Hutan kerangas yang terdapat di Palangkaraya Kalimantan Tengah merupakan wilayah dari Arboretum Nyaru Menteng yang dibangun tahun 1988 dan merupakan areal bekas HPH yang telah dieksploitasi sejak tahun 1974. Khusus untuk hutan kerangas, areal hutannya tidak dieksploitasi. Arboretum Nyaru Menteng dengan luas 65,2 Ha. Terletak di sebelah Timur jalan raya Tjilik Riwut Km 28 dari Palangkaraya menuju Kabupaten Katingan. Secara administratif termasuk ke dalam wilayah Kelurahan Tumbang Tahai Kecamatan Bukit Batu Kotamadya Palangkaraya, Kalimantan Tengah. Berdasarkan letak garis lintang dan garis bujur, kawasan ini berada diantara 113° 46‘ - 113°48‘ BT

dan 2°0‘- 2° 02‘ LS. Ketinggian wilayah ini adalah ± 25 m dpl, topografi kawasan Arboretum Nyaru Menteng secara keseluruhan datar dengan kelerengan 0 - 2%. Pembentukan hutan kerangas Nyaru Menteng dipengaruhi oleh teras yang terbentuk dari sungai Kahayan. Hutan ini merupakan hutan kerangas old growth dan sebagian berbentuk hutan kerangas sekunder. Hutan kerangas ini tumbuh di atas tanah humus podsol yang relatif kering dan tidak tergenang.
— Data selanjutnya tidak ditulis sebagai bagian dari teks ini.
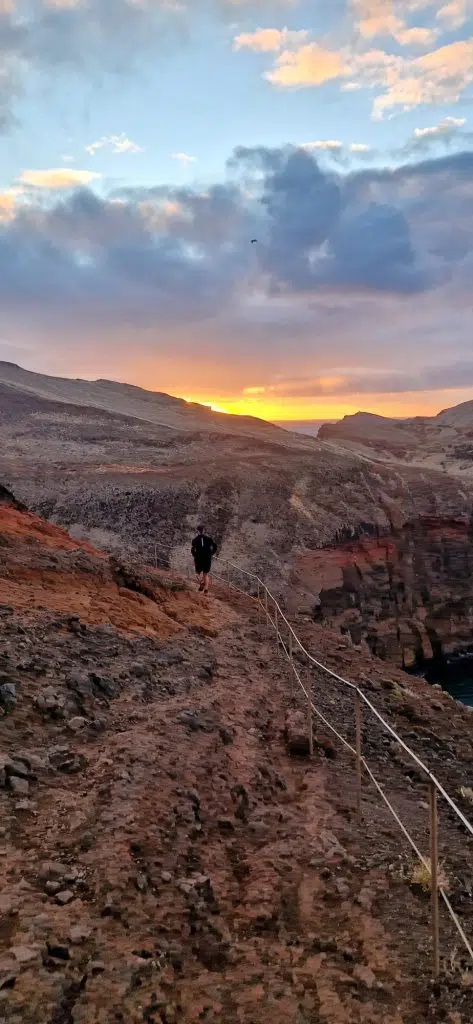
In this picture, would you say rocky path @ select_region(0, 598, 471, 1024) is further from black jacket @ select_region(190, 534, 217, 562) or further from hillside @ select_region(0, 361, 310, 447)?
hillside @ select_region(0, 361, 310, 447)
Hutan kerangas ini pada awalnya termasuk dalam kawasan HPH yang masuk wilayah pengelolaan Kantor Cabang Dinas Kehutanan (KCDK) Kahayan. Sejak Tahun 1994 pengelolaan arboretum ini dilaksanakan oleh Balai Konservasi Sumber Daya Alam (BKSDA) Kalimantan Tengah, setelah mendapat pelimpahan kewenangan untuk mengelola arboretum dari Kantor Wilayah Kehutanan Propinsi Kalimantan Tengah melalui suratnya No. 3274/Kwl-5/I/1994 tanggal 9 Pebruari 1994. Pengelolaan di lapangan dilaksanakan oleh Seksi Konservasi Wilayah I Palangkaraya. Sebagian wilayah dari Arboretum Nyaru Menteng digunakan sebagai Pusat Reintroduksi Orang utan (Pongo pigmeus).

1.2.3. Pasir putih-Lenggana Kabupaten Kotawaringin Timur Kalteng (referensi 3) Hutan kerangas di Kabupaten Kotawaringin Timur yang menjadi lokasi penelitian secara administratif terletak di antara Kelurahan Pasir Putih dan Kelurahan Telawang. Titik pengamatan berada pada koordinat 02o 27,989‘ LS; 112o43,079‘ BT dan 02o 30,350‘ LS; 112o52,489‘ BT, ketinggian ± 16 m dpl, topografi secara keseluruhan datar dengan kelerengan 0% - 6%. Pembentukan hutan kerangas pada lokasi ini dipengaruhi oleh teras yang terbentuk dari sungai dan anak sungai Mentaya (sungai Lenggana), sungai dan anak sungai Seruyan (sungai Penyang). Penutupan vegetasi yang menjadi lokasi penelitian sebagian besar merupakan hutan kerangas terbuka (dominasi tumbuhan tingkat pancang

dan semai). Tipe hutan kerangas di lokasi ini merupakan hutan kerangas yang tumbuh pada medium dan deep humus podsol yang masih kaya akan pasir kuarsa dibandingkankan fraksi liat dan lempung.

Beberapa jenis tumbuhan tingkat pancang dan semai yang mendominasi adalah Melaleuca cajuputi, Shorea belangeran, Cratoxylon arborescens, Combretocarpus rotundatus, Ficus delteodea. Vitex pubescen dan Tristaniopsis obovata. Sebagian kecil lokasi lainnya berupa spot-spot hutan kerangas yang yang terdiri dari tumbuhan tingkat tiang jenis Shorea belangeran, Cratoxylon arborescens dan Combretocarpus rotundatus. Jenis eksotik yang mampu terintroduksi dalam hutan kerangas adalah Acacia mangium.